Source document:
+ + +
One of the strings attached to the awards is that the recipients must blog about their projects,detailing their progress, the obstacles they encounter and the tools they develop to overcome them. Through their blogs, everyone – other grant recipients, fellow conference attendees, members of the media industry and even the general

Foundation CEO Alberto Ibarguen

public – can offer comments, feedback and possible solutions.

“The user’s manual manual for each of these projects will be open source and free,” said Gary Kebbel of the Knight Foundation.

That means you – whether your company is a newspaper with a Web presence or a ‘Net-based startup – can take these ideas and put them to use on your site. You can take them as-is or modify them at your convenience.




So pay attention to what some of the winners will be using with their money:

MIT Media Lab Awarded $5 Million

Chris Csikszentmihalyi and Henry Jenkins, from MIT’s Media Lab and Comparative Media Studies department want to use their $5 million to influence young engineers to think about journalism-related issues such as freedom of speech when designing technology.


Adrian Holovaty, already a celebrity for having co-created the Django open-source web development framework, plans to spend his $1.1 million on making a series of city-specific sites that aggregate local information. The sites would offer news, local blogs and public records. He came up with the idea, he said, after finding it hard to follow mainstream media publications and networks to stay on top of local news in his Chicago. Holovaty previously created chicagocrime.org. The cities getting the new sites devoted to public records and hyper-local information will be Miami, Philadelphia, Detroit, San Jose, and Charlotte, NC.
+ + +
Reproduce the part of the grants article starting with "public – can" and going on through "the Knight Foundation.".
+ + +
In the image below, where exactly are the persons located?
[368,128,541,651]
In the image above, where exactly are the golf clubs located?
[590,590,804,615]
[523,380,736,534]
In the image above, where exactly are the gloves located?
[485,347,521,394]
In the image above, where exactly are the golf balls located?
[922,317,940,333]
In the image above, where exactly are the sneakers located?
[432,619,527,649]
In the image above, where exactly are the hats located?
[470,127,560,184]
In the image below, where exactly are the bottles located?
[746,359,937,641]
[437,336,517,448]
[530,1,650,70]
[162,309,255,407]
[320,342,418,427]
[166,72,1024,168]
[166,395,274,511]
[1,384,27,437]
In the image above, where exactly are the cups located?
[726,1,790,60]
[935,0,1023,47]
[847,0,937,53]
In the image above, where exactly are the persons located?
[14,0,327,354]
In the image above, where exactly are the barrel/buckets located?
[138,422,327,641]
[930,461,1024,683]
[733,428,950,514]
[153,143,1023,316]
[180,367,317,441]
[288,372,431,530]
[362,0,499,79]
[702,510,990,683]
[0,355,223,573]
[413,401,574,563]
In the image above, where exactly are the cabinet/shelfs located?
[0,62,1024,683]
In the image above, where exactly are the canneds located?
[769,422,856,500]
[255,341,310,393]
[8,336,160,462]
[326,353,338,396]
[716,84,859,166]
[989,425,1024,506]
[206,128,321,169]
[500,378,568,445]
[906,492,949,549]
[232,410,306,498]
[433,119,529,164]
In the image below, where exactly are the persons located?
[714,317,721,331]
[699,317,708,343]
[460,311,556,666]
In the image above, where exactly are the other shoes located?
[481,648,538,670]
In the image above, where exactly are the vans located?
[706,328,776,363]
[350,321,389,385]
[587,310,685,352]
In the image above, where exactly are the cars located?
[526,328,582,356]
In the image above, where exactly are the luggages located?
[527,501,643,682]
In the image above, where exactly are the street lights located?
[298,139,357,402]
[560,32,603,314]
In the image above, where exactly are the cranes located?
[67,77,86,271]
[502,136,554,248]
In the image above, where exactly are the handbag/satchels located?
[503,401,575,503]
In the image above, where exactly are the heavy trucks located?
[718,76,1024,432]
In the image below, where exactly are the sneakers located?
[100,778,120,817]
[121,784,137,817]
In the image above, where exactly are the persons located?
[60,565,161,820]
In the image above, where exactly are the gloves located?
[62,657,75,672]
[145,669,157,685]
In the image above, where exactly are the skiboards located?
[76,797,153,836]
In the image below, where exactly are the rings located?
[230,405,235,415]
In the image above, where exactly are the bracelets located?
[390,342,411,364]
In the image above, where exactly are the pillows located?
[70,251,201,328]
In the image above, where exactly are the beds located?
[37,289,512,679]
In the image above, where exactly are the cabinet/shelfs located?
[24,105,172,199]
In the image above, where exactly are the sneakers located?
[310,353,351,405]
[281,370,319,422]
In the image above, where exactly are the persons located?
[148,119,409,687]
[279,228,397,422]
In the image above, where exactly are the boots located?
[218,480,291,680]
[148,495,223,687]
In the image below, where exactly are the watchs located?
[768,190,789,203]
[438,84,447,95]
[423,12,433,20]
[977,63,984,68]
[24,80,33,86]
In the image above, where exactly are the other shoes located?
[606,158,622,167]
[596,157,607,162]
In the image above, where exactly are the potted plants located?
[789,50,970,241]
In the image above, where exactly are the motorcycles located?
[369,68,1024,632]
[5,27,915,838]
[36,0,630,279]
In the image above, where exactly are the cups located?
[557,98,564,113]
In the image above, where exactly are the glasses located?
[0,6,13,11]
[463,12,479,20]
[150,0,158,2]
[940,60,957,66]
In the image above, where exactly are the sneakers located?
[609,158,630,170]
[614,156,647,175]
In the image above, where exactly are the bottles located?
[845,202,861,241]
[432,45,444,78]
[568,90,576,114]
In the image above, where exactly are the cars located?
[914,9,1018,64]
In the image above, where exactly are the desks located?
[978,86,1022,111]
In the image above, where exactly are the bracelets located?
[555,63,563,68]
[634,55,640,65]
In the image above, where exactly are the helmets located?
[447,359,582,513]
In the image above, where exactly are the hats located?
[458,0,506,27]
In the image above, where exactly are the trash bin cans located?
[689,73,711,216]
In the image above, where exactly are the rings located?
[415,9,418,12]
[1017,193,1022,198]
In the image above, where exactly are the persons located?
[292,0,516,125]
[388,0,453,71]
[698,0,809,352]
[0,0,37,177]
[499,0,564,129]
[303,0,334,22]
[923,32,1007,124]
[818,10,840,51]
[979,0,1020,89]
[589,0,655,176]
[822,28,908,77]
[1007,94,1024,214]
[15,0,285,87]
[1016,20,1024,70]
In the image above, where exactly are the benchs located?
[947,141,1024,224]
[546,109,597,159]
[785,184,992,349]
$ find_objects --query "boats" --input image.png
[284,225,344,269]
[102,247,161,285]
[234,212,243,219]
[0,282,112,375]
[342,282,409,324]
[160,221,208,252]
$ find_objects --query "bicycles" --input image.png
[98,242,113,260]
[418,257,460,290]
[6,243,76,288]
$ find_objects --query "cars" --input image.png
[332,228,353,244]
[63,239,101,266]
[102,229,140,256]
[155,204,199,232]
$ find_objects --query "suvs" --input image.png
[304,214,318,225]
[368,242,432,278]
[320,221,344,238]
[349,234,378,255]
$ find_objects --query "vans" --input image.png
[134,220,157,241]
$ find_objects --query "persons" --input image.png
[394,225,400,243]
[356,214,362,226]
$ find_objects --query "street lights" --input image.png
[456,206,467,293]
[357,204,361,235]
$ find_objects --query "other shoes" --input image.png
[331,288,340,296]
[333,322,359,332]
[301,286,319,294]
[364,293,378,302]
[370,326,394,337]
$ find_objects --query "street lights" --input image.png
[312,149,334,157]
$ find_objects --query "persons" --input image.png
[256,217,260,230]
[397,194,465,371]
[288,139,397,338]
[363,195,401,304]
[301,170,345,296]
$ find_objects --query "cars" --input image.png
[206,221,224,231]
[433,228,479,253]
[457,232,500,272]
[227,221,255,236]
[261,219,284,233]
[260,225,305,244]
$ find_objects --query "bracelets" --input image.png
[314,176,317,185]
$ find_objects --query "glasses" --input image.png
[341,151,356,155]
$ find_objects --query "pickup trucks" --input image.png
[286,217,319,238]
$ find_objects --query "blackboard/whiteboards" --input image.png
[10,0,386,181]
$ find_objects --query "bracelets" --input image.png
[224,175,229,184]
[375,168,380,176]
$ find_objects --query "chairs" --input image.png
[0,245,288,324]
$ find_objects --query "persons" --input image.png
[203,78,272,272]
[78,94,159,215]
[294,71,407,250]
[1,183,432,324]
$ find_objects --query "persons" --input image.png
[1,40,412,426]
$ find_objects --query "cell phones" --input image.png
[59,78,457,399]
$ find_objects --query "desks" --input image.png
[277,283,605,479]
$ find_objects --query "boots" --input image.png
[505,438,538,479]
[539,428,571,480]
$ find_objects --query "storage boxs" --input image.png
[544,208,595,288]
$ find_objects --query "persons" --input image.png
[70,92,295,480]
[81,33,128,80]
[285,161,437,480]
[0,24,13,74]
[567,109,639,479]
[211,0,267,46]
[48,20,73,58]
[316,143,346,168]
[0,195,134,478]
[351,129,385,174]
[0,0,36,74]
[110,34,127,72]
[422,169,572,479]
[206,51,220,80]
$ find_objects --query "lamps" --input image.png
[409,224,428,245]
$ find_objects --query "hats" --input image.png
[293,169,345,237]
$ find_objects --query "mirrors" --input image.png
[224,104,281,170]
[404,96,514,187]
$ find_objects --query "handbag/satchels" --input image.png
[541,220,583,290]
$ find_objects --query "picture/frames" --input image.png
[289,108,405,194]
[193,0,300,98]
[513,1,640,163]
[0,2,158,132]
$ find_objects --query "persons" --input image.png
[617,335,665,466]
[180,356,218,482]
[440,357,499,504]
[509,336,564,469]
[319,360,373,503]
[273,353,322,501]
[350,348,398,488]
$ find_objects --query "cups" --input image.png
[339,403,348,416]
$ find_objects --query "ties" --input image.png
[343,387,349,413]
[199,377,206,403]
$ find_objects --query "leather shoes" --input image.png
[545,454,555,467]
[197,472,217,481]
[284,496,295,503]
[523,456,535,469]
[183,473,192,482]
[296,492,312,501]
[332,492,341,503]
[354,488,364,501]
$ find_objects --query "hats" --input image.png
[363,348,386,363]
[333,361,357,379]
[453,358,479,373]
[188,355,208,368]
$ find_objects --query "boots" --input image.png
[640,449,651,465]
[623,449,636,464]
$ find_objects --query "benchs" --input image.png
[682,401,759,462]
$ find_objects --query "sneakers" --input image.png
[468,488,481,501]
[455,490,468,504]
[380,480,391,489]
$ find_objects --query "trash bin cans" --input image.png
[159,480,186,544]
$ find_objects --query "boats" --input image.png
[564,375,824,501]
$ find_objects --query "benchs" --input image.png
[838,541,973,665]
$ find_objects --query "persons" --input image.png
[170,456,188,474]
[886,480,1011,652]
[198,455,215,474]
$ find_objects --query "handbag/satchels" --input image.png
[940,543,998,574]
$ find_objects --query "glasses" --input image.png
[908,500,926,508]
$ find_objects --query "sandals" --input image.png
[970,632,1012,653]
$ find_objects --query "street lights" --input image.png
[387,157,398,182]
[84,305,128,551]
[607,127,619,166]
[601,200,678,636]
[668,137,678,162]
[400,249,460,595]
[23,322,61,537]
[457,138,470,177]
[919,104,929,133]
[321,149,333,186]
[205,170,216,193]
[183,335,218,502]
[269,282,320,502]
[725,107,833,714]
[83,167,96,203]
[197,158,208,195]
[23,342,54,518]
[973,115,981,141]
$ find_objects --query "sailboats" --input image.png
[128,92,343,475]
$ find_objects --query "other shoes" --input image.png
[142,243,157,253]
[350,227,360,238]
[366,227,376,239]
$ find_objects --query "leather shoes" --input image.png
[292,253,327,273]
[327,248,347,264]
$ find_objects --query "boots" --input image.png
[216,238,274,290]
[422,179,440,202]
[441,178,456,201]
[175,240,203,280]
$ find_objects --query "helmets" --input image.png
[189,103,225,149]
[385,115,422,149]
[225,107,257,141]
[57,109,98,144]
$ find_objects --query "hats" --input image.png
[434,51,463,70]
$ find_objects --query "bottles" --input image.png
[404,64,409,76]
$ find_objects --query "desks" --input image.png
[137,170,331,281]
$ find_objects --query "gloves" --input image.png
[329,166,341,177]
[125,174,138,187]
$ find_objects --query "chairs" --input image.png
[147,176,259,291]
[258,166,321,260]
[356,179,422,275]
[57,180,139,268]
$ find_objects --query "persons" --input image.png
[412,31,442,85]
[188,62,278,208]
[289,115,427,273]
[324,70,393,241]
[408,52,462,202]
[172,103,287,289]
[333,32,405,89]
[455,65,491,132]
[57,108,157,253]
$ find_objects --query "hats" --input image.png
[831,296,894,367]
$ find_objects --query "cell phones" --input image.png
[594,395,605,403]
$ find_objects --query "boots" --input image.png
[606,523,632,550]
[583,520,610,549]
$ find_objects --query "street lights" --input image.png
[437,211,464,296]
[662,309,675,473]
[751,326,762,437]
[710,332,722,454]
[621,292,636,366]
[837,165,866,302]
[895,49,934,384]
+ + +
Output for this task:
public – can offer comments, feedback and possible solutions.

“The user’s manual manual for each of these projects will be open source and free,” said Gary Kebbel of the Knight Foundation.